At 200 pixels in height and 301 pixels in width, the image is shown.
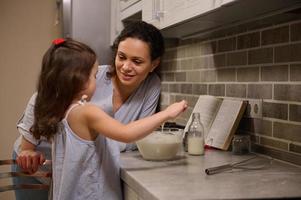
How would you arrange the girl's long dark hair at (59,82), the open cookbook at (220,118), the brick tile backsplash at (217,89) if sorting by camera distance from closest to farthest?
the girl's long dark hair at (59,82) → the open cookbook at (220,118) → the brick tile backsplash at (217,89)

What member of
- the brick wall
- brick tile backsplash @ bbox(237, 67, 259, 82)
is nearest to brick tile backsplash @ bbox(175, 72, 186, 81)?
the brick wall

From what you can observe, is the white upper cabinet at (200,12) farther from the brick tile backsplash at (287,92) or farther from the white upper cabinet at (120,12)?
the brick tile backsplash at (287,92)

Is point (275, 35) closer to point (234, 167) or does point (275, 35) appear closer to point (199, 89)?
point (234, 167)

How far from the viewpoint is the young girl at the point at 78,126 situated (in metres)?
1.39

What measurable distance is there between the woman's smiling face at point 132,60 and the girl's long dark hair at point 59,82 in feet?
1.29

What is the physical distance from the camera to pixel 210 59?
2092 millimetres

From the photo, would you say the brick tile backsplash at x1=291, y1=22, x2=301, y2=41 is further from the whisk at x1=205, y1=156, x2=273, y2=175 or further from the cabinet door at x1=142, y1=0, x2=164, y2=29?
the cabinet door at x1=142, y1=0, x2=164, y2=29

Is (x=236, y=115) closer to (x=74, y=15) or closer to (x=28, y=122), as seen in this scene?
(x=28, y=122)

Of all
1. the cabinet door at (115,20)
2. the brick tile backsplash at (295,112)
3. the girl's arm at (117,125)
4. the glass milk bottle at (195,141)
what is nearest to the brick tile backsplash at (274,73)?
the brick tile backsplash at (295,112)

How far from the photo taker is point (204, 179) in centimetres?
124

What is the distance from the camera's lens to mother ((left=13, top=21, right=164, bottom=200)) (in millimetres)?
1810

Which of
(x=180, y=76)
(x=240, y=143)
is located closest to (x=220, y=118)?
(x=240, y=143)

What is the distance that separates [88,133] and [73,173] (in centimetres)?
14

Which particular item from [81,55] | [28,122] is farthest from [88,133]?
[28,122]
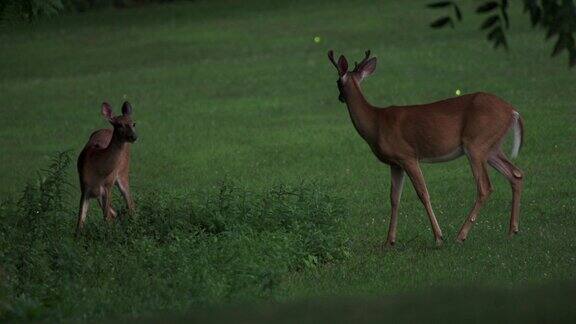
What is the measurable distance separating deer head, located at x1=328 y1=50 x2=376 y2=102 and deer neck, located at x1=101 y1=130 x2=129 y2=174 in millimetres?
2145

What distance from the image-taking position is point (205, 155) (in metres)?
20.8

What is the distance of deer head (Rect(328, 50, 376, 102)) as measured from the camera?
14.1m

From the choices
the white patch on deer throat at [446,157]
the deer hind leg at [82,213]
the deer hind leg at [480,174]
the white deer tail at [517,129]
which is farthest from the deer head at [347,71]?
the deer hind leg at [82,213]

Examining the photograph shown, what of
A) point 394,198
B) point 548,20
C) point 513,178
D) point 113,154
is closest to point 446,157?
point 394,198

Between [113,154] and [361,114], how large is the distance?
240 cm

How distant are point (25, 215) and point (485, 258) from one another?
4.16 metres

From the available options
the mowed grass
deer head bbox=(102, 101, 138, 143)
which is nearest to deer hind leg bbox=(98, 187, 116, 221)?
the mowed grass

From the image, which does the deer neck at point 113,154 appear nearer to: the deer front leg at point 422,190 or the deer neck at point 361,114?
the deer neck at point 361,114

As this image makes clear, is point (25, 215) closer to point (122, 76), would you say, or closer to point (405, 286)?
point (405, 286)

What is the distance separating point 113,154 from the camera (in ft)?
46.4

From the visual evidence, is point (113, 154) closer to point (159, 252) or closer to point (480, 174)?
point (159, 252)

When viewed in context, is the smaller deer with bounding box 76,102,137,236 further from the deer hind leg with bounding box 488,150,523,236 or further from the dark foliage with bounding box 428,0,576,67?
the dark foliage with bounding box 428,0,576,67

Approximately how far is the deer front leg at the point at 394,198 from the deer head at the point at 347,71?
0.87m

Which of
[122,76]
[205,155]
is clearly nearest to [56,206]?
[205,155]
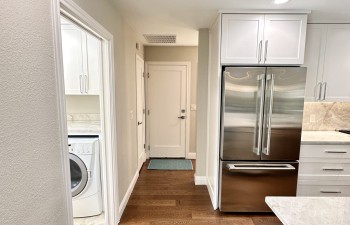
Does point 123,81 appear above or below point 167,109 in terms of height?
above

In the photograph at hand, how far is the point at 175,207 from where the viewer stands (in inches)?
101

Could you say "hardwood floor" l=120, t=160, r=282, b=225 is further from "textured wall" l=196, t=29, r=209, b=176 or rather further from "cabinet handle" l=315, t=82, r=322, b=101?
"cabinet handle" l=315, t=82, r=322, b=101

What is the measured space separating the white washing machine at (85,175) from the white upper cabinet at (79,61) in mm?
614

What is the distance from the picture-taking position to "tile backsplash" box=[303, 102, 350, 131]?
2.88m

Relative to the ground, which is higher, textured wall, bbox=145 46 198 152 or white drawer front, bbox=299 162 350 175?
textured wall, bbox=145 46 198 152

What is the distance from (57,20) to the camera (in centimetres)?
108

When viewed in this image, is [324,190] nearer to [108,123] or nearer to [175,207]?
[175,207]

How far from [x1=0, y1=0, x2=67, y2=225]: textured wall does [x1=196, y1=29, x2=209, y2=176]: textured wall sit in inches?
86.4

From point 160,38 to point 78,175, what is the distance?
2.47 m

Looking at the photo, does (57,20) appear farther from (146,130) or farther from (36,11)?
(146,130)

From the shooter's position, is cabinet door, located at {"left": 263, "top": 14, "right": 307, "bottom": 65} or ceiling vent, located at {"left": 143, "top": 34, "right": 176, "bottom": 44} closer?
cabinet door, located at {"left": 263, "top": 14, "right": 307, "bottom": 65}

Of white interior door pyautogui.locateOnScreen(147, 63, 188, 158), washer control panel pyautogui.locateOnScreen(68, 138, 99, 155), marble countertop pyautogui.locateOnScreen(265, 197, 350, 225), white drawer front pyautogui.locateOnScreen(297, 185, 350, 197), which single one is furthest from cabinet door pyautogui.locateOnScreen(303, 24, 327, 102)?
washer control panel pyautogui.locateOnScreen(68, 138, 99, 155)

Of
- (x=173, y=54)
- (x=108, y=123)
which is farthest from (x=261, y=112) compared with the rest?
(x=173, y=54)

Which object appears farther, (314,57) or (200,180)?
(200,180)
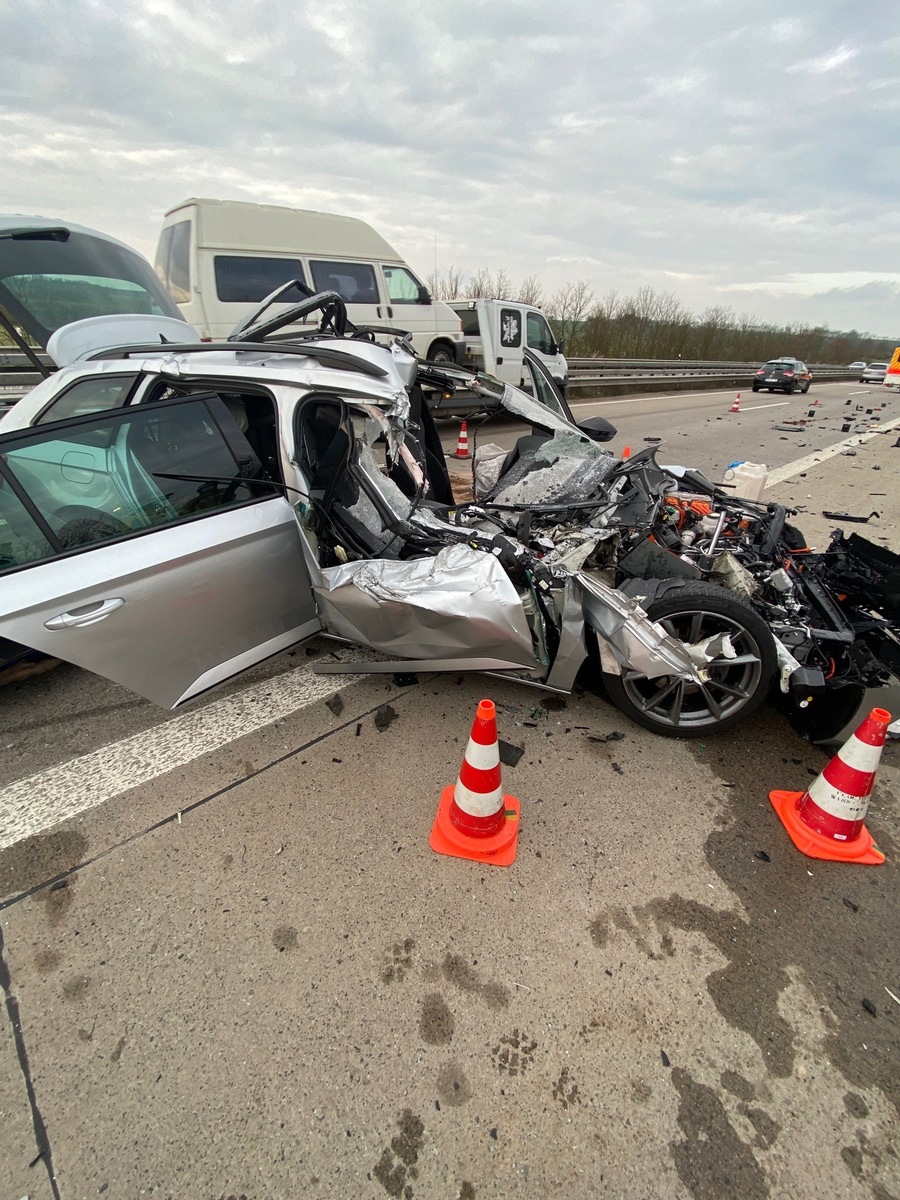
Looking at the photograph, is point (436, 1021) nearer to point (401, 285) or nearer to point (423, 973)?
══════
● TASK INSTRUCTIONS
Omit the pictures. Output every record above word for word.

● FULL RESPONSE
At 200 pixels in height and 301 pixels in width, the image is shown.
How would you arrange the girl's long dark hair at (59,82), the open cookbook at (220,118), the brick tile backsplash at (217,89) if sorting by camera distance from closest to farthest?
the girl's long dark hair at (59,82) → the open cookbook at (220,118) → the brick tile backsplash at (217,89)

What member of
- the brick wall
- brick tile backsplash @ bbox(237, 67, 259, 82)
is nearest to brick tile backsplash @ bbox(175, 72, 186, 81)?
the brick wall

From what you can observe, is the white upper cabinet at (200,12) farther from the brick tile backsplash at (287,92) or farther from the white upper cabinet at (120,12)?
the brick tile backsplash at (287,92)

Is point (275, 35) closer to point (234, 167) or does point (275, 35) appear closer to point (199, 89)?
point (234, 167)

How far from the viewpoint is the young girl at the point at 78,126 situated (in metres)?
1.39

What measurable distance is there between the woman's smiling face at point 132,60 and the girl's long dark hair at point 59,82 in feet?
1.29

What is the physical distance from the camera to pixel 210 59?
2092 millimetres

From the photo, would you say the brick tile backsplash at x1=291, y1=22, x2=301, y2=41 is further from the whisk at x1=205, y1=156, x2=273, y2=175 or further from the cabinet door at x1=142, y1=0, x2=164, y2=29?
the cabinet door at x1=142, y1=0, x2=164, y2=29

Is (x=236, y=115) closer to (x=74, y=15) or closer to (x=28, y=122), as seen in this scene?
(x=28, y=122)

Of all
1. the cabinet door at (115,20)
2. the brick tile backsplash at (295,112)
3. the girl's arm at (117,125)
4. the glass milk bottle at (195,141)
what is nearest to the brick tile backsplash at (274,73)?
the brick tile backsplash at (295,112)

How far from the photo taker is point (204, 179) in centimetres?
124

What is the distance from the camera's lens to mother ((left=13, top=21, right=164, bottom=200)) (in millimetres)?
1810

Which of
(x=180, y=76)
(x=240, y=143)
is located closest to (x=220, y=118)?
(x=240, y=143)

What is the distance that separates [88,133] and [73,173] (in centimetres)?
14

Which particular item from [81,55] | [28,122] is farthest from [88,133]?
[28,122]
What is the measurable distance separating deer head, located at x1=328 y1=50 x2=376 y2=102 and deer neck, located at x1=101 y1=130 x2=129 y2=174 in millimetres?
2145

What distance from the image-taking position is point (205, 155) (in metres)?
20.8

What is the distance of deer head (Rect(328, 50, 376, 102)) as measured from the camera?
14.1m

From the choices
the white patch on deer throat at [446,157]
the deer hind leg at [82,213]
the deer hind leg at [480,174]
the white deer tail at [517,129]
which is farthest from the deer head at [347,71]?
the deer hind leg at [82,213]

Examining the photograph shown, what of
A) point 394,198
B) point 548,20
C) point 513,178
D) point 113,154
is closest to point 446,157?
point 394,198

Between [113,154] and [361,114], how large is the distance?
240 cm

How distant are point (25, 215) and point (485, 258) from one another?
4.16 metres

From the available options
the mowed grass
deer head bbox=(102, 101, 138, 143)
which is nearest to deer hind leg bbox=(98, 187, 116, 221)?
the mowed grass

From the image, which does the deer neck at point 113,154 appear nearer to: the deer front leg at point 422,190 or the deer neck at point 361,114?
the deer neck at point 361,114

As this image makes clear, is point (25, 215) closer to point (122, 76), would you say, or closer to point (405, 286)?
point (405, 286)

What is the distance separating point 113,154 from the camera (in ft)?
46.4

From the visual evidence, is point (113, 154) closer to point (159, 252) or closer to point (480, 174)?
point (159, 252)

When viewed in context, is the smaller deer with bounding box 76,102,137,236 further from the deer hind leg with bounding box 488,150,523,236 or further from the dark foliage with bounding box 428,0,576,67?
the dark foliage with bounding box 428,0,576,67

Approximately how far is the deer front leg at the point at 394,198 from the deer head at the point at 347,71?
0.87m

Which of
[122,76]
[205,155]
is clearly nearest to [56,206]?
[205,155]
Does point 123,81 appear above or below point 167,109 in terms of height?
above

In the photograph at hand, how far is the point at 175,207 from where the viewer stands (in inches)?
101

Could you say "hardwood floor" l=120, t=160, r=282, b=225 is further from "textured wall" l=196, t=29, r=209, b=176 or rather further from "cabinet handle" l=315, t=82, r=322, b=101?
"cabinet handle" l=315, t=82, r=322, b=101

What is the measured space separating the white washing machine at (85,175) from the white upper cabinet at (79,61) in mm?
614

What is the distance from the picture-taking position to "tile backsplash" box=[303, 102, 350, 131]?
2.88m

Relative to the ground, which is higher, textured wall, bbox=145 46 198 152 or white drawer front, bbox=299 162 350 175?
textured wall, bbox=145 46 198 152

What is the distance from (57,20) to the camera (in centimetres)?
108

When viewed in this image, is [324,190] nearer to [108,123] or nearer to [175,207]?
[175,207]

How far from [x1=0, y1=0, x2=67, y2=225]: textured wall does [x1=196, y1=29, x2=209, y2=176]: textured wall sit in inches?
86.4

From point 160,38 to point 78,175, what is the distance?
2.47 m

Looking at the photo, does (57,20) appear farther from (146,130) or farther from (36,11)?
(146,130)

From the shooter's position, is cabinet door, located at {"left": 263, "top": 14, "right": 307, "bottom": 65} or ceiling vent, located at {"left": 143, "top": 34, "right": 176, "bottom": 44} closer?
cabinet door, located at {"left": 263, "top": 14, "right": 307, "bottom": 65}

Of white interior door pyautogui.locateOnScreen(147, 63, 188, 158), washer control panel pyautogui.locateOnScreen(68, 138, 99, 155), marble countertop pyautogui.locateOnScreen(265, 197, 350, 225), white drawer front pyautogui.locateOnScreen(297, 185, 350, 197), which single one is furthest from cabinet door pyautogui.locateOnScreen(303, 24, 327, 102)?
washer control panel pyautogui.locateOnScreen(68, 138, 99, 155)

Of
- (x=173, y=54)
- (x=108, y=123)
which is farthest from (x=261, y=112) compared with the rest?
(x=173, y=54)

Which object appears farther, (314,57) or (200,180)?
(200,180)
Looking at the photograph, is point (436, 1021) nearer to point (401, 285) or nearer to point (423, 973)?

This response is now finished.